» The request
Put the lines below into a Markdown table with two columns, No. and Text, running from the line that contains "What is the gap" through the end of the rows, inclusive. Number each line and leave out blank lines.

» Exercise material
##########

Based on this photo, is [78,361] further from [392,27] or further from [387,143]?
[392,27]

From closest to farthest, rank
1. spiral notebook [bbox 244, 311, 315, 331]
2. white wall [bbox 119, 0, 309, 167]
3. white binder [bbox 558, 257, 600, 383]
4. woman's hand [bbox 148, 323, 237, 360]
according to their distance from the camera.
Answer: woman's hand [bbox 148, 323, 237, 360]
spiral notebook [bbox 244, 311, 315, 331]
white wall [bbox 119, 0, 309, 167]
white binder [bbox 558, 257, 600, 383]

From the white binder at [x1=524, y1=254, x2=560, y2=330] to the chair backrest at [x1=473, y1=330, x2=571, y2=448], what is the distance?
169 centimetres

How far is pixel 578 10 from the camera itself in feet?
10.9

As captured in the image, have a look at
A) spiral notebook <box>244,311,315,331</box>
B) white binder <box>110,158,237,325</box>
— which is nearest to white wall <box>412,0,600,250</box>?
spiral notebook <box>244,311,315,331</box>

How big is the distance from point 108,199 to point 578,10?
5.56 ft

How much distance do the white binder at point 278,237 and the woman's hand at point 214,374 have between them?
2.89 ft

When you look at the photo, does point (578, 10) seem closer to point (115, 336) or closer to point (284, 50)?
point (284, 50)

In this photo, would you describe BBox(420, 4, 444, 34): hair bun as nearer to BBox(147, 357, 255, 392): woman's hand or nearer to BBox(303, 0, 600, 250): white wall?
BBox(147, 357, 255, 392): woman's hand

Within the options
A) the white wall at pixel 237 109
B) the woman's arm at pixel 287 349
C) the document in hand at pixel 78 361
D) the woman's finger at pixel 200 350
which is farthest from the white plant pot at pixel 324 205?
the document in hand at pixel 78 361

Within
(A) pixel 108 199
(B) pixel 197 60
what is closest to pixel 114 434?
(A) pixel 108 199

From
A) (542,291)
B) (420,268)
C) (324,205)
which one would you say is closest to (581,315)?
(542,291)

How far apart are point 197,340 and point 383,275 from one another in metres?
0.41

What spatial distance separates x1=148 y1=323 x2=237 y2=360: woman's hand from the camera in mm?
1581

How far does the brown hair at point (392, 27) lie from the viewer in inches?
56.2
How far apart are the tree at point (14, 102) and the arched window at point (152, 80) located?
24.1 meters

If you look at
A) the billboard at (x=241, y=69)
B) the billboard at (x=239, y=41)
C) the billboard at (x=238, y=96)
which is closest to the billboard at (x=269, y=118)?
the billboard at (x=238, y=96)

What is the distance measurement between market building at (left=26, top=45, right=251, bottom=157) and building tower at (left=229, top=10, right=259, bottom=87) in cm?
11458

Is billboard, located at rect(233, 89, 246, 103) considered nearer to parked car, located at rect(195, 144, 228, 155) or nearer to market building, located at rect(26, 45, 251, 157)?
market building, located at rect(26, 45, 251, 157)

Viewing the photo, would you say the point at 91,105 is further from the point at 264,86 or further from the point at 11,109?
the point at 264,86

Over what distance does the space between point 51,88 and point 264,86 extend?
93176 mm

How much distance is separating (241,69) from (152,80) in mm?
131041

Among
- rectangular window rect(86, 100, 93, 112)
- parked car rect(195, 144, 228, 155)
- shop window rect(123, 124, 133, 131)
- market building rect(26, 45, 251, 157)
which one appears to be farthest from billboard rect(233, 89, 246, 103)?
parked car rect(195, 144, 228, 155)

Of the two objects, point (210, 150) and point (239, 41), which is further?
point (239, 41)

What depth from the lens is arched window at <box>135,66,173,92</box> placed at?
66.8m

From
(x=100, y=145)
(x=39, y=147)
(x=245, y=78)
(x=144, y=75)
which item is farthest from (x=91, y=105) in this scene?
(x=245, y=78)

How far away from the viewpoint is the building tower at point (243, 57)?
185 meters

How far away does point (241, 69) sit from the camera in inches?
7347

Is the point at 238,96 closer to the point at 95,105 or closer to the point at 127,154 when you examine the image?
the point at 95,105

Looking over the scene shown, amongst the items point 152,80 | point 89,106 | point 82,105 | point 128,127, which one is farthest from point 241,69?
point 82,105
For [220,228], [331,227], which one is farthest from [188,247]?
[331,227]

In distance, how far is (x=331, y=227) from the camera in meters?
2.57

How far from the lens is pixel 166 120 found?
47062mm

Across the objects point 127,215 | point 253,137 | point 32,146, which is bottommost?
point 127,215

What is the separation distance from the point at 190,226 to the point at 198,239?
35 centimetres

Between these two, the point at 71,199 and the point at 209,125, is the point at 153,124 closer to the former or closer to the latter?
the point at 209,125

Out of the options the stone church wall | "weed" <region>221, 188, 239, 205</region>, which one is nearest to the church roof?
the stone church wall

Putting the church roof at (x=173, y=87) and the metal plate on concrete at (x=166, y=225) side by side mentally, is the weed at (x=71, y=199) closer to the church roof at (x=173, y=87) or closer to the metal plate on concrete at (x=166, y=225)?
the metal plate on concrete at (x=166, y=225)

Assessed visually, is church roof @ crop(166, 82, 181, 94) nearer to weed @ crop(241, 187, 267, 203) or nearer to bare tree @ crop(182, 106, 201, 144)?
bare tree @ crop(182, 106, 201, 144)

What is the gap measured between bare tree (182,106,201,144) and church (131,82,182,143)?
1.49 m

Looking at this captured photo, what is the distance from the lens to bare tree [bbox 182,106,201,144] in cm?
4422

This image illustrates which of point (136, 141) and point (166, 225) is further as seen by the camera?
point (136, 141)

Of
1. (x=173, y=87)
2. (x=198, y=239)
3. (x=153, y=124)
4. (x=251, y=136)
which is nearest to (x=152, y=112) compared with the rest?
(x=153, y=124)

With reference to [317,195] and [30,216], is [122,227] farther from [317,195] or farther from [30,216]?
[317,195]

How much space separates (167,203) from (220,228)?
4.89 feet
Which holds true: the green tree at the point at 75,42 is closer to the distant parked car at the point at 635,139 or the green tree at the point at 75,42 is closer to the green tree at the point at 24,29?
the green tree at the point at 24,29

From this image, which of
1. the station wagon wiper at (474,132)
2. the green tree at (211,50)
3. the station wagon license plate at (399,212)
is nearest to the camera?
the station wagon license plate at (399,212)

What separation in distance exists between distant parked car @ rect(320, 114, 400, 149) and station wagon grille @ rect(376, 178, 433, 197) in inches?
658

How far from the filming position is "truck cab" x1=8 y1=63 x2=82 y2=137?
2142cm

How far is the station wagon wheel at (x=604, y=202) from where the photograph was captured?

##########

» Result for this task
| No. | Text |
|---|---|
| 1 | What is the gap measured between bare tree (182,106,201,144) and church (131,82,182,143)? |
| 2 | 1.49 m |
| 3 | Looking at this captured photo, what is the distance from the lens to bare tree [bbox 182,106,201,144] in cm? |
| 4 | 4422 |
| 5 | This image illustrates which of point (136, 141) and point (166, 225) is further as seen by the camera? |
| 6 | point (136, 141) |
| 7 | Of |
| 8 | 1. (x=173, y=87) |
| 9 | 2. (x=198, y=239) |
| 10 | 3. (x=153, y=124) |
| 11 | 4. (x=251, y=136) |
| 12 | which is nearest to (x=152, y=112) compared with the rest? |
| 13 | (x=153, y=124) |
| 14 | With reference to [317,195] and [30,216], is [122,227] farther from [317,195] or farther from [30,216]? |
| 15 | [317,195] |
| 16 | How much space separates (167,203) from (220,228)? |
| 17 | 4.89 feet |
| 18 | Which holds true: the green tree at the point at 75,42 is closer to the distant parked car at the point at 635,139 or the green tree at the point at 75,42 is closer to the green tree at the point at 24,29? |
| 19 | the green tree at the point at 24,29 |
| 20 | From this image, which of |
| 21 | 1. the station wagon wiper at (474,132) |
| 22 | 2. the green tree at (211,50) |
| 23 | 3. the station wagon license plate at (399,212) |
| 24 | is nearest to the camera? |
| 25 | the station wagon license plate at (399,212) |
| 26 | What separation in distance exists between distant parked car @ rect(320, 114, 400, 149) and station wagon grille @ rect(376, 178, 433, 197) in inches? |
| 27 | 658 |
| 28 | How far from the filming position is "truck cab" x1=8 y1=63 x2=82 y2=137? |
| 29 | 2142cm |
| 30 | How far is the station wagon wheel at (x=604, y=202) from where the photograph was captured? |